The request was made during preliminary discussions about the DPDP rules earlier this month.
The telecom industry flagged several concerns such as consent management responsibilities, compliance burdens, and process duplication.
Implementation concerns
Telecom industry highlights need for adequate implementation time
Moneycontrol reports that a telecom executive present at the DoT meeting said, "the industry needs the requisite amount of time to implement the changes, as there are many aspects to address."
They stressed that at least two years would be required for effective implementation.
The Ministry of Electronics and Information Technology (MeitY) released draft rules for public feedback on January 3, with a deadline likely extended beyond February 18.
Regulatory challenges
Telcos call for synergy and unified solution
As part of license agreements, the telecom executive also emphasized the need for synergy between DoT and MeitY to prevent rule duplication.
They raised concerns over growing compliance requirements and regulatory overreach.
"Today, telcos offer multiple services besides mobile, such as DTH and broadband.

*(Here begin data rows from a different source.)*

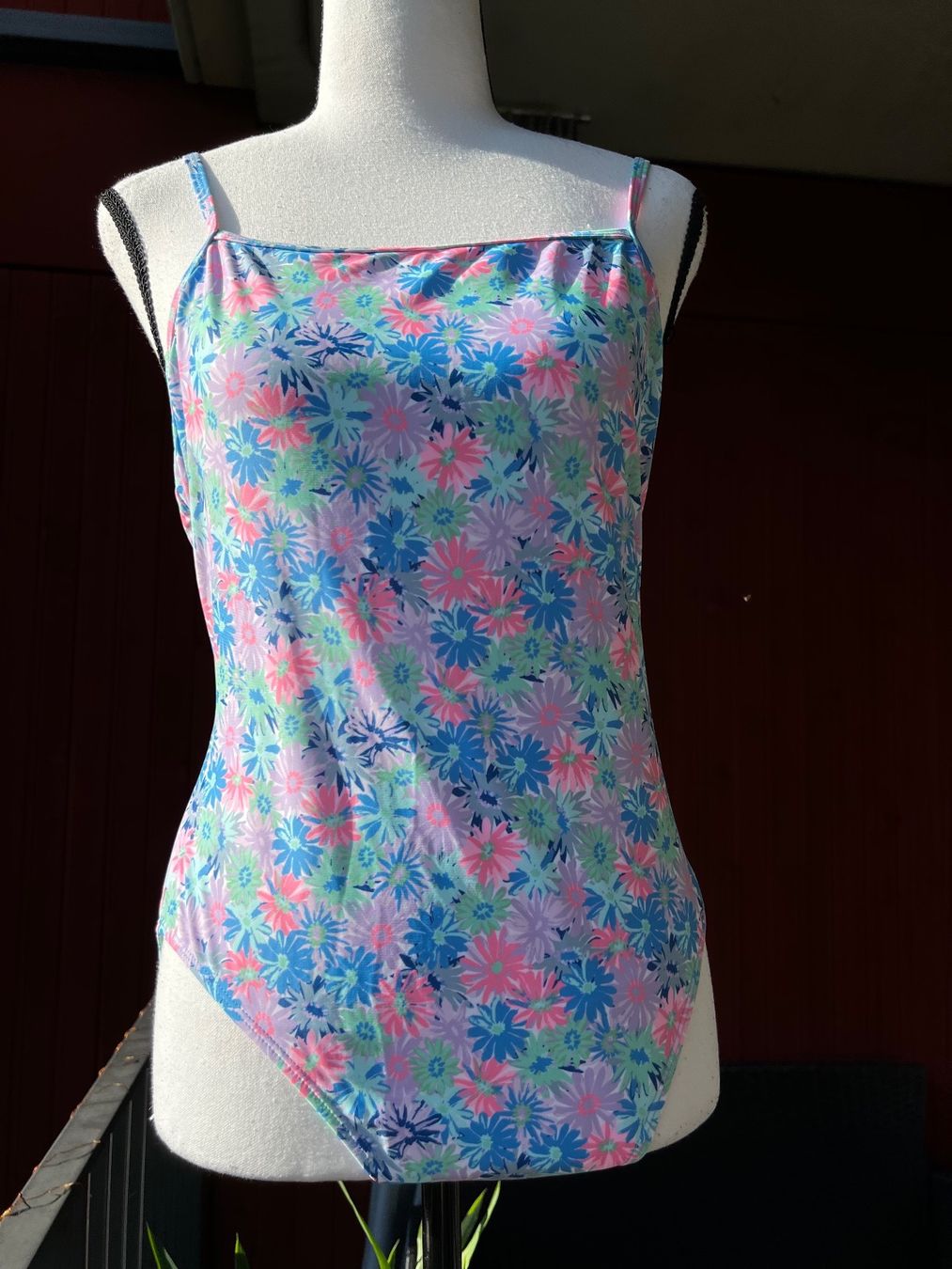 Maillots de bain: Mädchen Badeanzug  Gr S Neu – Neuf avec emballage d'origine à Riehen par ann_76jw 5
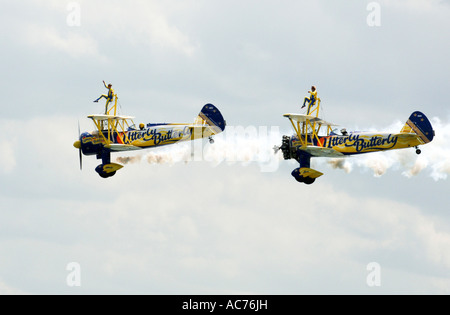 Völlig Butterly Wingwalking display Stockfoto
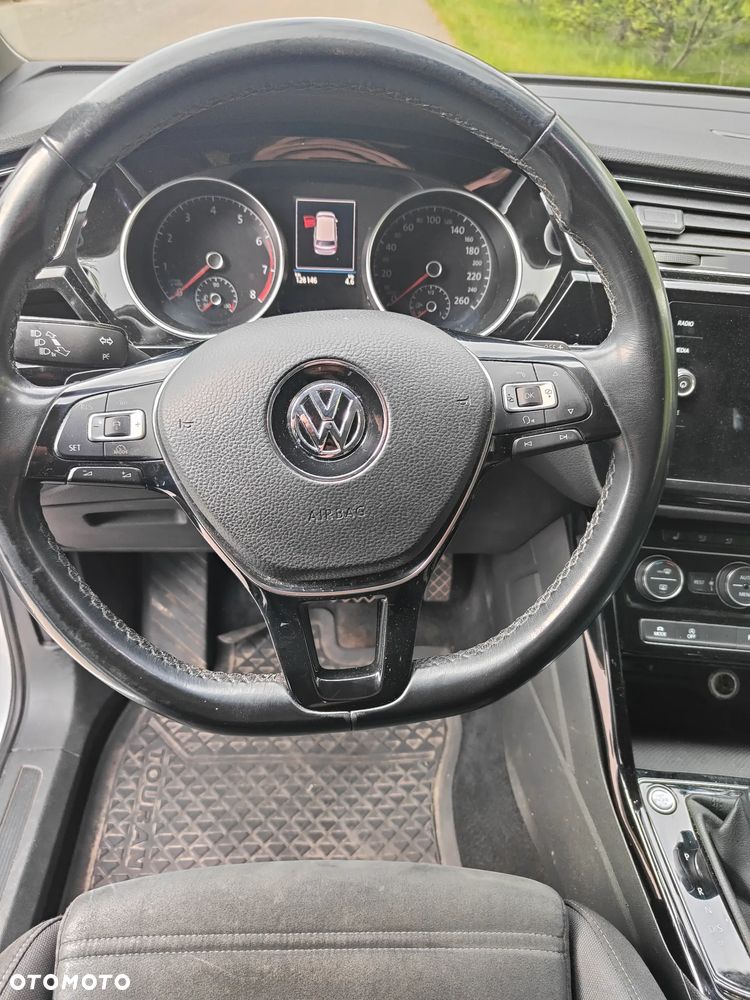 Volkswagen Touran 1.4 TSI BMT Highline DSG - 6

There has to be a unified solution," the executive added.
Data responsibilities
DPDP Act classifies telecom operators as significant data fiduciaries
Under the DPDP Act, telecom operators will likely be classified as significant data fiduciaries (SDFs) considering the huge volumes of personal data they deal with.
This classification covers all entities processing personal data of people in India.

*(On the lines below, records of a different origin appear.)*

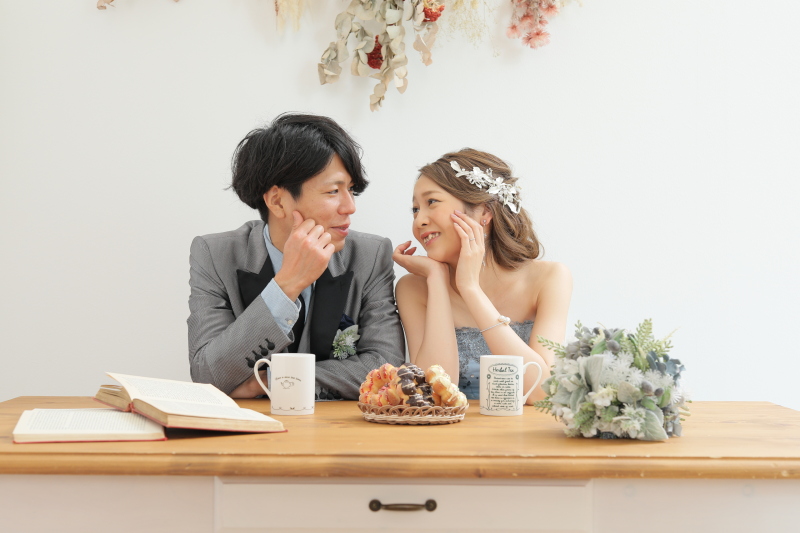 見つめ合う2人の表情に注目！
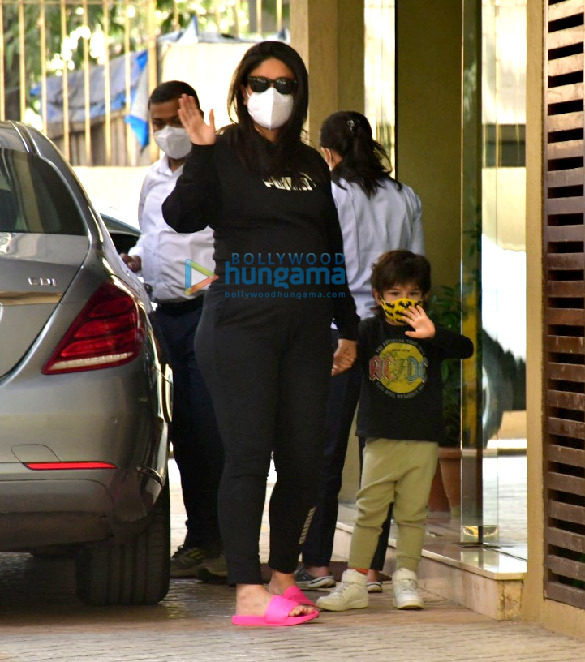 photos kareena kapoor khan spotted at karisma kapoors house with taimur ali khan 1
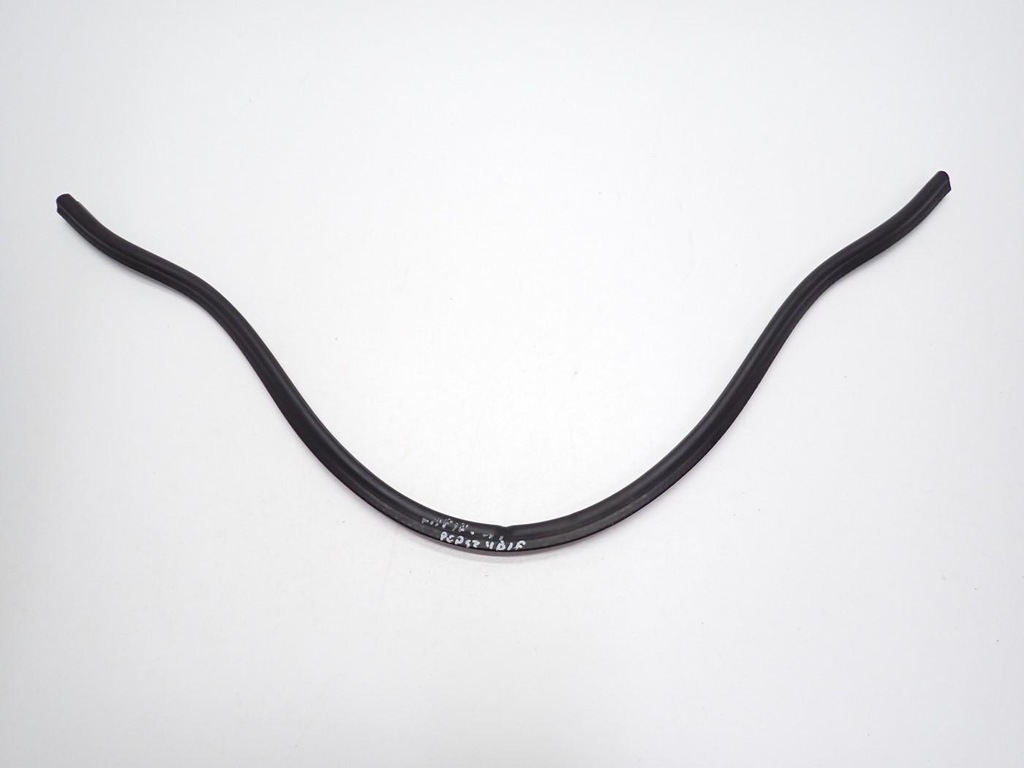 фото №1, Прокладка гумовий елемент жабо капот відсік оригінал skoda rapid 15r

The proposed 24-month timeline would give these operators time to revise their customer application forms and modify their existing tech frameworks for effective user consent management for data usage/processing.
Operational impact
New act necessitates significant operational changes
The new Act will affect telecom operators' practices of using personal data for marketing communications and sharing data with third parties.
Explicit user consent will be required for these activities under the new rules.
Implementation of new technical frameworks will also require significant operational changes.
A second executive revealed these issues were discussed with DoT officials during the meeting, including consent management, data erasure processes, handling past customer data, redressal mechanisms, etc.
Potential impact
DPDP Act's data localization norms could affect international services
Shreya Suri, a partner at law firm IndusLaw, told Moneycontrol that data localization requirements under the DPDP Act could have a major effect on international calling and messaging services.
"If the draft rules are finalized in their current form, it could be operationally challenging for telecom service providers to implement them," she said.
The draft rules prohibit transferring specific personal or traffic data outside India if identified by the government based on recommendations from a newly constituted committee.